Opinión
Había una vez… un pueblo que esperaba la Navidad
- El 8 de diciembre, Día de la Inmaculada, armamos en casa el pesebre, ¿quién nos ayuda?
-¡Yo! – dijeron todos los nietos. Y ahí la idea no me gustó tanto, ¡ja! Me imaginaba las cabecitas de los Reyes Magos rodando por el piso como en la Revolución francesa…
- Pero antes les voy a contar la historia sobre cómo nacieron los pesebres hace más de 800 años.
La idea se la debemos a San Francisco de Asís. Un gran amigo suyo, Giovanni de nombre, venía insistiéndole en que fuera a su pueblo a predicarles. San Francisco le escribió: “Si quieres que celebremos en Greccio esta fiesta del Señor, prepara prontamente lo que te voy a indicar. Deseo celebrar la memoria del niño que nació en Belén y quiero contemplar de alguna manera con mis ojos lo que sufrió en su invalidez de niño, cómo fue reclinado en el pesebre y cómo fue colocado sobre heno entre el buey y el asno”.
Cuando se le ocurrió esta idea, lo principal debe haber sido eso: “quiero contemplar”, “quiero ver con mis ojos el milagro más grande de todos los tiempos, y al mismo tiempo el más sencillo”. Su amigo Giovanni, un hombre rico y noble, le había preparado un lugar especial cerca del pueblo. Una gruta, el mejor buey que consiguió, un burro que parecía sabio y, sobre todo: un altar. Todavía existe esa gruta y, en ese lugar hay una iglesia lindísima que recuerda el hecho. Al llegar el día de Nochebuena se reunió allí la gente de las comarcas vecinas y muchísimos frailes franciscanos. Yo creo que estaban todos: la Virgen María, San José, los magos y los pastores. Aunque seguramente se escondieron para no distraer a la gente que iba a ver al Niño Dios. ¡Quién no iba a querer festejar Navidad con ellos! El lugar no era parecido a Belén, pero el ambiente era el mismo: santa sencillez y expectativas del gran Milagro.

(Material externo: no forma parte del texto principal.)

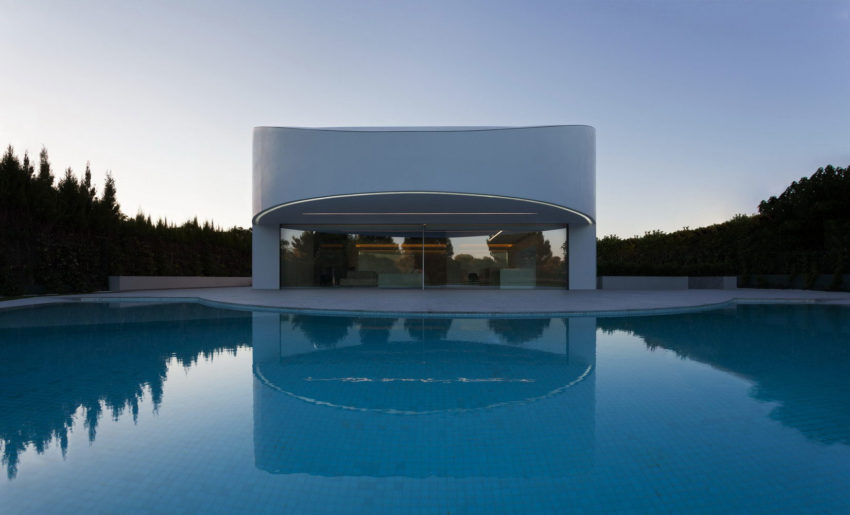 Casa Balint by Fran Silvestre Arquitectos (12)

Por supuesto que todo se centró en la Misa que allí se celebró. Francisco no era sacerdote (nunca quiso serlo), era diácono y predicó. Dicen que nunca, nunca, se oyó predicar sobre el ‘Niño de Bethleem’ como esa noche. Francisco “veía” el Misterio y emocionaba a todos con sus palabras. Pueden imaginarse la escena: limpia noche, fresca, iluminada por antorchas… La gente, sorprendida, veía “en carne y hueso” la escena central de la Historia universal. Ni más, ni menos. Esa noche nuestro santo habló sobre cómo van siempre unidos los Misterios del Nacimiento y de la Cruz. Y todo se hizo luz cuando el sacerdote que celebraba levantó el Pan Consagrado: allí pudieron ver al Dios viviente. ¡Y celebraron en serio!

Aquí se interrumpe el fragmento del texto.